++++ Working data ++++

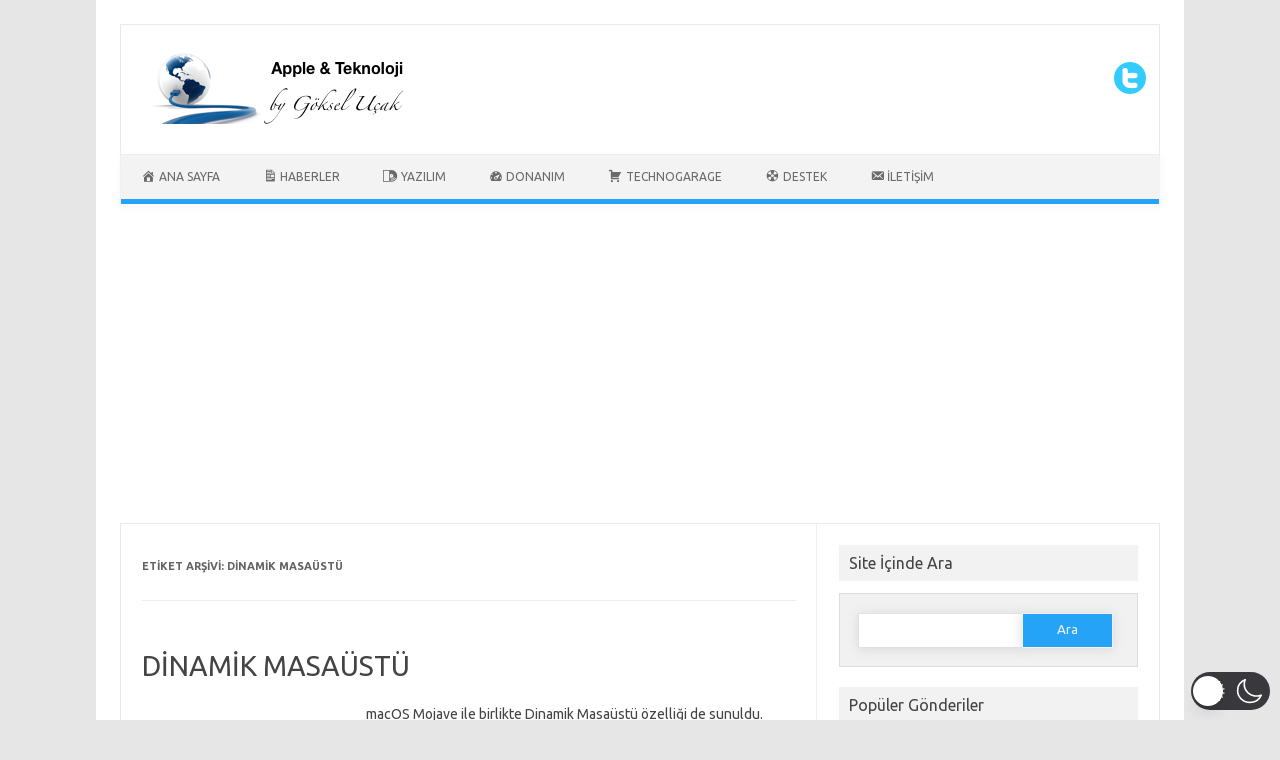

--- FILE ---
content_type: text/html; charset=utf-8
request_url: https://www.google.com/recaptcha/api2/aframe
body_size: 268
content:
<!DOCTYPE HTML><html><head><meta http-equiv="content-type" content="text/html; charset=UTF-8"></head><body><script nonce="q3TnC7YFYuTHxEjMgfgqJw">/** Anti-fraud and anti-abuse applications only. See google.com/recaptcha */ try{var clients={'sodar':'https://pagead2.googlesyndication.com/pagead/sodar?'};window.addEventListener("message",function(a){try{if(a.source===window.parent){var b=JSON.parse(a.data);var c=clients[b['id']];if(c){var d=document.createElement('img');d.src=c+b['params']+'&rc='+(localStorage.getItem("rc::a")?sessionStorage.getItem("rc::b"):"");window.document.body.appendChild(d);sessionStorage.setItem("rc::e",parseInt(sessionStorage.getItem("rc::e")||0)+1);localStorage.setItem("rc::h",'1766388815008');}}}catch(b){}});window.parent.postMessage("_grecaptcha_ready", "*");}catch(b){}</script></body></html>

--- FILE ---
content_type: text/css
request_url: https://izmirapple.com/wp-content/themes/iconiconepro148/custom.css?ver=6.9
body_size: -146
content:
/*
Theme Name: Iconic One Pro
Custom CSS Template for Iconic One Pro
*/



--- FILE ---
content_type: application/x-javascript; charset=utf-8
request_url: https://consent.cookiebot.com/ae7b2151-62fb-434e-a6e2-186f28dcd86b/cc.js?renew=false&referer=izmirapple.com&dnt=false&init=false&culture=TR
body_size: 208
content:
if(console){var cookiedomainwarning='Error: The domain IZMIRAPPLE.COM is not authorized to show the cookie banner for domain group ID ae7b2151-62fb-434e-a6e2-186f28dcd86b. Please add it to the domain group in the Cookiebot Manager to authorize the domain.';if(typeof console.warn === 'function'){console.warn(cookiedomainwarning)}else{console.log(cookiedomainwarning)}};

++++

» **Work order**: Considering only the data above, return the lines in which "recaptcha" occurs.

» **Expected output**:
request_url: https://www.google.com/recaptcha/api2/aframe
<!DOCTYPE HTML><html><head><meta http-equiv="content-type" content="text/html; charset=UTF-8"></head><body><script nonce="q3TnC7YFYuTHxEjMgfgqJw">/** Anti-fraud and anti-abuse applications only. See google.com/recaptcha */ try{var clients={'sodar':'https://pagead2.googlesyndication.com/pagead/sodar?'};window.addEventListener("message",function(a){try{if(a.source===window.parent){var b=JSON.parse(a.data);var c=clients[b['id']];if(c){var d=document.createElement('img');d.src=c+b['params']+'&rc='+(localStorage.getItem("rc::a")?sessionStorage.getItem("rc::b"):"");window.document.body.appendChild(d);sessionStorage.setItem("rc::e",parseInt(sessionStorage.getItem("rc::e")||0)+1);localStorage.setItem("rc::h",'1766388815008');}}}catch(b){}});window.parent.postMessage("_grecaptcha_ready", "*");}catch(b){}</script></body></html>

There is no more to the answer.